-- BEGIN Data provided --

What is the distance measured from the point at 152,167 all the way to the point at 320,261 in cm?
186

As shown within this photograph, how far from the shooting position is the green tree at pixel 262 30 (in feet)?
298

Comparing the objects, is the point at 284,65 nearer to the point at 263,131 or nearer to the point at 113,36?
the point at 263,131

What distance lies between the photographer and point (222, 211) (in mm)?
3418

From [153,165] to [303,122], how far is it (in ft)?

-- END Data provided --
-- BEGIN Data provided --

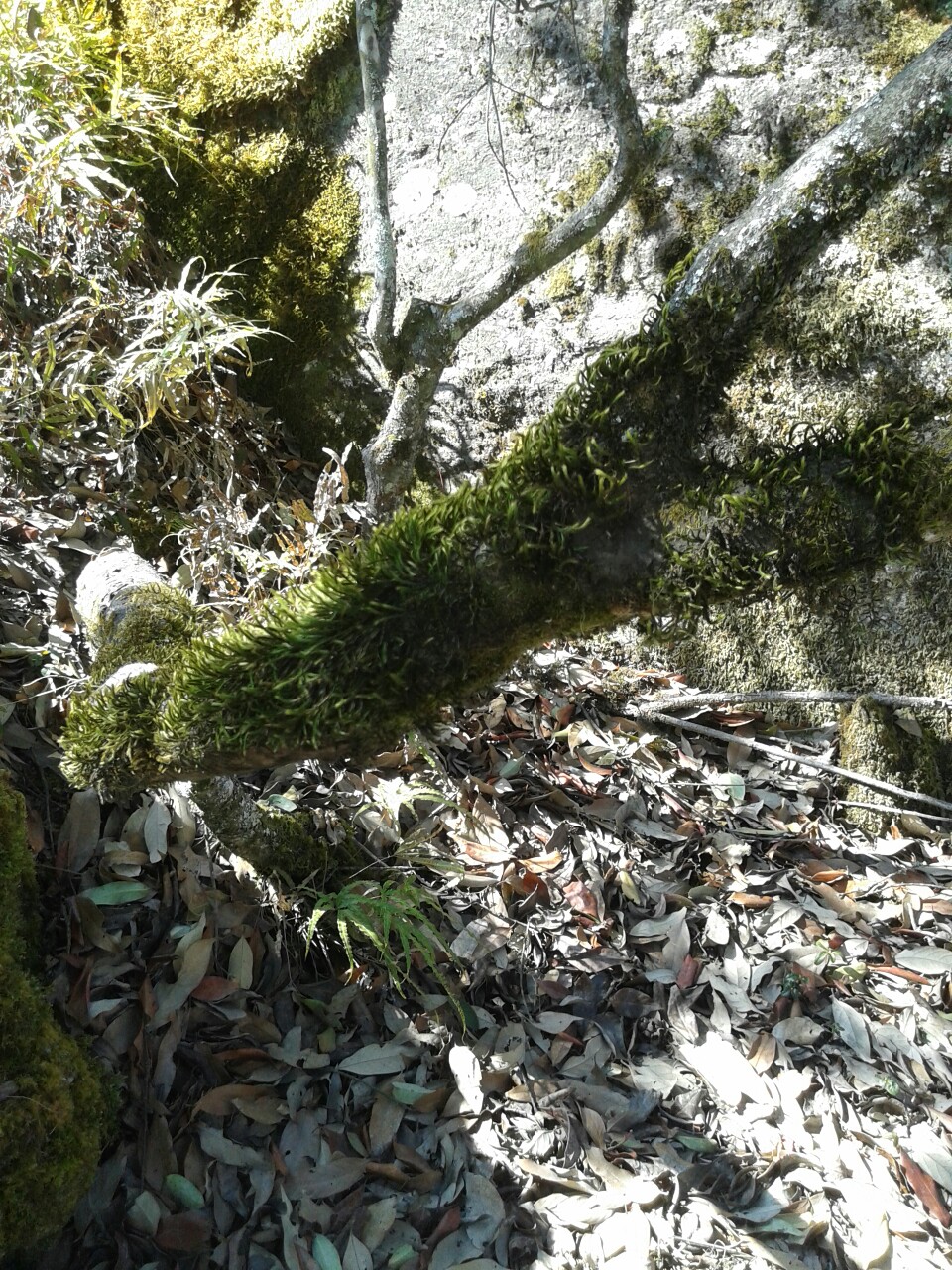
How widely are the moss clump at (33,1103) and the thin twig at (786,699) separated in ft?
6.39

-- END Data provided --

> **Task description**
Count the lines in the material above that contain the word "distance". Reply with only the number.

> **Exercise response**
2